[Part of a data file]

— start —

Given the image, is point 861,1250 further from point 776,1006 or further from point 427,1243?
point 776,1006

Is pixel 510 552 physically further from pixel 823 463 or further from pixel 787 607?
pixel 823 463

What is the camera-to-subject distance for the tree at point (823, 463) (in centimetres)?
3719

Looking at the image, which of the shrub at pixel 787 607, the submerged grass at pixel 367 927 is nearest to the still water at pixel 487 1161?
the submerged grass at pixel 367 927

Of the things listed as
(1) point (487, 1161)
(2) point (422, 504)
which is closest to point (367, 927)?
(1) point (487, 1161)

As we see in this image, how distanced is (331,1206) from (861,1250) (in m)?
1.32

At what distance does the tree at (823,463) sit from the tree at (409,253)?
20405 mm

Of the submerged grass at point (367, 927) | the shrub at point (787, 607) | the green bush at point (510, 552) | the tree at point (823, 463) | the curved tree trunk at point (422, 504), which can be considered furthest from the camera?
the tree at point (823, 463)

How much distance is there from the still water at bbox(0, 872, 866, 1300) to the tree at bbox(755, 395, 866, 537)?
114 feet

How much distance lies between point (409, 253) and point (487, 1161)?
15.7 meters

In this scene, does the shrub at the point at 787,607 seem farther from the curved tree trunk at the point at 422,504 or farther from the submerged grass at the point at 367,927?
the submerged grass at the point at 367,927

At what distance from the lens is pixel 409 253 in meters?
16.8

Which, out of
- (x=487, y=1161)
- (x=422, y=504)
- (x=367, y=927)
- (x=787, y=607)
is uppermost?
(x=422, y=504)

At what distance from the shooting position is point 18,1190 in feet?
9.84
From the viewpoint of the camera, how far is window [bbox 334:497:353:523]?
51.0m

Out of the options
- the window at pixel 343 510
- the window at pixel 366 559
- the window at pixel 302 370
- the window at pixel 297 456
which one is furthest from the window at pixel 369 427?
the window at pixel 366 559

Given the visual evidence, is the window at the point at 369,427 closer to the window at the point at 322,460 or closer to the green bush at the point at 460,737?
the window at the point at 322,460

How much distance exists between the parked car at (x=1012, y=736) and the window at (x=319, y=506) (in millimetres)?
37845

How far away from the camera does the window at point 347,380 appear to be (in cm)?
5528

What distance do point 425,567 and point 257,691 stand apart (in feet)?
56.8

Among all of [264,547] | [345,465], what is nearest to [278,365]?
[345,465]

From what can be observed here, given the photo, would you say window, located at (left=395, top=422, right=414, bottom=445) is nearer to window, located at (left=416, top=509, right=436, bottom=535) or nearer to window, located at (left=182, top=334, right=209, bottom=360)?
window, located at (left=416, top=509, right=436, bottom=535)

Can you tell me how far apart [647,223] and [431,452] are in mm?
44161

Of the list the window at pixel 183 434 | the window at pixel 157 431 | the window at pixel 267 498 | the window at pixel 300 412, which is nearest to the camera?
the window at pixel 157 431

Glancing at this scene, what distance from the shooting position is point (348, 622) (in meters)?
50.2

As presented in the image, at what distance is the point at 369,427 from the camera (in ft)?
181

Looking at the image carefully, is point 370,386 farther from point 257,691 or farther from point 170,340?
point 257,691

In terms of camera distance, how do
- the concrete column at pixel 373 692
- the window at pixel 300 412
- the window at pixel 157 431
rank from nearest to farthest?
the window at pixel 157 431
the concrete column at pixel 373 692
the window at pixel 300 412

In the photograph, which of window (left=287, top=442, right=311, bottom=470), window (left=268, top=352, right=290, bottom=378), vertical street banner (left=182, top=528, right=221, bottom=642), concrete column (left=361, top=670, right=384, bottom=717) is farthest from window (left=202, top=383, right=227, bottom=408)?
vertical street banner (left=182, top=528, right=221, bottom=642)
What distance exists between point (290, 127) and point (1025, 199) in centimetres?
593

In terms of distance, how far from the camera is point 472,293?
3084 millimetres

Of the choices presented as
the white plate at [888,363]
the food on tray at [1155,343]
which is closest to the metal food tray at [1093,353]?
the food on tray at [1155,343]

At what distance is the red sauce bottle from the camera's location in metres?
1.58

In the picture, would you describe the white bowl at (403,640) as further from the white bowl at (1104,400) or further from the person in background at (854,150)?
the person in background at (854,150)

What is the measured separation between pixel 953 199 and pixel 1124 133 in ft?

— end —

— Brief —
Convert everything from the line containing "In terms of distance, how" down to the end of the records, both ends included, into a Markdown table with a Row column numbering each row and a Line column holding the line. Leave out blank lines.

— Final result —
| Row | Line |
|---|---|
| 1 | In terms of distance, how far from the camera is point 472,293? |
| 2 | 3084 millimetres |
| 3 | Of the choices presented as |
| 4 | the white plate at [888,363] |
| 5 | the food on tray at [1155,343] |
| 6 | which is closest to the metal food tray at [1093,353]? |
| 7 | the food on tray at [1155,343] |
| 8 | At what distance is the red sauce bottle from the camera's location in metres? |
| 9 | 1.58 |
| 10 | In the picture, would you describe the white bowl at (403,640) as further from the white bowl at (1104,400) or further from the person in background at (854,150)? |
| 11 | the person in background at (854,150) |
| 12 | What is the measured separation between pixel 953 199 and pixel 1124 133 in ft? |